● ACTION ITEM
Print out all the records, word for word.

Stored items
┌──
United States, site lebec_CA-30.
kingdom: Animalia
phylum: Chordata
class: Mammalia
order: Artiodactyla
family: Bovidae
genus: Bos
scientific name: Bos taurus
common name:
└──
● PROBLEM SOLUTION
United States, site lebec_CA-30.
kingdom: Animalia
phylum: Chordata
class: Mammalia
order: Artiodactyla
family: Bovidae
genus: Bos
scientific name: Bos taurus
common name:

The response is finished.